TASK GOAL:
Format all of the data below as a numbered list, with one line per item and the blank lines left out.
'''
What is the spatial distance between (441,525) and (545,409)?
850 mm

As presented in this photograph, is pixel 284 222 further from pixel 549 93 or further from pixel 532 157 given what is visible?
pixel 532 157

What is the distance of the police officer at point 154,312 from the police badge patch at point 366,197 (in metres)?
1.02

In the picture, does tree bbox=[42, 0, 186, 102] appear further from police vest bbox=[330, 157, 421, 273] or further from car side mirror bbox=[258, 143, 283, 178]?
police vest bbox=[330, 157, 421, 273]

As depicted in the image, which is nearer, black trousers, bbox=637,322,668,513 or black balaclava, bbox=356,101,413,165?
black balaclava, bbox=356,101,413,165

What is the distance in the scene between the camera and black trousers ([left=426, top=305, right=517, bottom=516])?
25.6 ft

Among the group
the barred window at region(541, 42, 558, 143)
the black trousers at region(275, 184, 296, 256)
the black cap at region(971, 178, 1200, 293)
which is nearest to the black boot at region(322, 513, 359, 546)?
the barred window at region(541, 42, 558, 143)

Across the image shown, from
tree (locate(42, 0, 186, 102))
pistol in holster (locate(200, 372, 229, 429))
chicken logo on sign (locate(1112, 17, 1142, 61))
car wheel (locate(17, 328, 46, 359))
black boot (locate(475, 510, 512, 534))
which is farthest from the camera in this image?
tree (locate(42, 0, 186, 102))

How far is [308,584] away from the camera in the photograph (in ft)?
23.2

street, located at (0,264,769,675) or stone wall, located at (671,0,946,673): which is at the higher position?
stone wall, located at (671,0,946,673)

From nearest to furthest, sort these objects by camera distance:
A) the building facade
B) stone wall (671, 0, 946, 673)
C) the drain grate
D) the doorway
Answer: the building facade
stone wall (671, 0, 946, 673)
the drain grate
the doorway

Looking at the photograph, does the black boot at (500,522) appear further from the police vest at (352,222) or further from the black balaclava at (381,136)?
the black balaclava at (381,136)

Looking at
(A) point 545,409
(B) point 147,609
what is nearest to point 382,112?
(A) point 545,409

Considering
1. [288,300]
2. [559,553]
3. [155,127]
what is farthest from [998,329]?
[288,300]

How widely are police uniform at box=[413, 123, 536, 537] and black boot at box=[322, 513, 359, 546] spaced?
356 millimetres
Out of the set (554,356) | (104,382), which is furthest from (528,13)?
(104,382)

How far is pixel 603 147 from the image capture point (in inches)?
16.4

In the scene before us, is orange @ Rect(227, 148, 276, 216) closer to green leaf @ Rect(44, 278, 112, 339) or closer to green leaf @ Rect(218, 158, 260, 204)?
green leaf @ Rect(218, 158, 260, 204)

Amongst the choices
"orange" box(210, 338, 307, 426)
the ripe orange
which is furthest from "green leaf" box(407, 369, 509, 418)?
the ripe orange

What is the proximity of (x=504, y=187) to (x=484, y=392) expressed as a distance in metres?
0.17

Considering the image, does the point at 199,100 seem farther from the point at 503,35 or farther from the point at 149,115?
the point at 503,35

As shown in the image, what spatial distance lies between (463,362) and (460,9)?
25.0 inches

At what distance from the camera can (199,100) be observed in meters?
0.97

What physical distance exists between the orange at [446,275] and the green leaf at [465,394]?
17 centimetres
'''
EXERCISE RESULT:
1. What is the spatial distance between (441,525) and (545,409)?
2. 850 mm
3. As presented in this photograph, is pixel 284 222 further from pixel 549 93 or further from pixel 532 157 given what is visible?
4. pixel 532 157
5. What is the distance of the police officer at point 154,312 from the police badge patch at point 366,197 (in metres)?
6. 1.02
7. In the picture, does tree bbox=[42, 0, 186, 102] appear further from police vest bbox=[330, 157, 421, 273] or further from car side mirror bbox=[258, 143, 283, 178]?
8. police vest bbox=[330, 157, 421, 273]
9. As depicted in the image, which is nearer, black trousers, bbox=637,322,668,513 or black balaclava, bbox=356,101,413,165?
10. black balaclava, bbox=356,101,413,165
11. What is the distance in the scene between the camera and black trousers ([left=426, top=305, right=517, bottom=516])?
12. 25.6 ft
13. Among the group
14. the barred window at region(541, 42, 558, 143)
15. the black trousers at region(275, 184, 296, 256)
16. the black cap at region(971, 178, 1200, 293)
17. which is nearest to the black boot at region(322, 513, 359, 546)?
18. the barred window at region(541, 42, 558, 143)
19. Across the image shown, from
20. tree (locate(42, 0, 186, 102))
21. pistol in holster (locate(200, 372, 229, 429))
22. chicken logo on sign (locate(1112, 17, 1142, 61))
23. car wheel (locate(17, 328, 46, 359))
24. black boot (locate(475, 510, 512, 534))
25. which is farthest from the camera in this image?
26. tree (locate(42, 0, 186, 102))
27. How far is [308,584] away from the camera in the photograph (in ft)?
28. 23.2
29. street, located at (0,264,769,675) or stone wall, located at (671,0,946,673): which is at the higher position?
30. stone wall, located at (671,0,946,673)
31. From nearest to furthest, sort these objects by camera distance:
32. A) the building facade
33. B) stone wall (671, 0, 946, 673)
34. C) the drain grate
35. D) the doorway
36. Answer: the building facade
37. stone wall (671, 0, 946, 673)
38. the drain grate
39. the doorway
40. Looking at the photograph, does the black boot at (500,522) appear further from the police vest at (352,222) or further from the black balaclava at (381,136)?
41. the black balaclava at (381,136)
42. Looking at
43. (A) point 545,409
44. (B) point 147,609
45. what is nearest to point 382,112?
46. (A) point 545,409
47. Considering
48. 1. [288,300]
49. 2. [559,553]
50. 3. [155,127]
51. what is farthest from [998,329]?
52. [288,300]
53. How widely are police uniform at box=[413, 123, 536, 537] and black boot at box=[322, 513, 359, 546] spaced?
54. 356 millimetres
55. Out of the set (554,356) | (104,382), which is furthest from (528,13)?
56. (104,382)
57. How far is pixel 603 147 from the image capture point (in inches)?
58. 16.4
59. In the scene before us, is orange @ Rect(227, 148, 276, 216) closer to green leaf @ Rect(44, 278, 112, 339) or closer to green leaf @ Rect(218, 158, 260, 204)?
60. green leaf @ Rect(218, 158, 260, 204)
61. Amongst the choices
62. "orange" box(210, 338, 307, 426)
63. the ripe orange
64. which is furthest from "green leaf" box(407, 369, 509, 418)?
65. the ripe orange
66. What is the proximity of (x=504, y=187) to (x=484, y=392) expressed as a distance in metres?
67. 0.17
68. Considering the image, does the point at 199,100 seem farther from the point at 503,35 or farther from the point at 149,115?
69. the point at 503,35
70. As shown in the image, what spatial distance lies between (463,362) and (460,9)?
71. 25.0 inches
72. At what distance from the camera can (199,100) be observed in meters?
73. 0.97
74. What physical distance exists between the orange at [446,275] and the green leaf at [465,394]?
75. 17 centimetres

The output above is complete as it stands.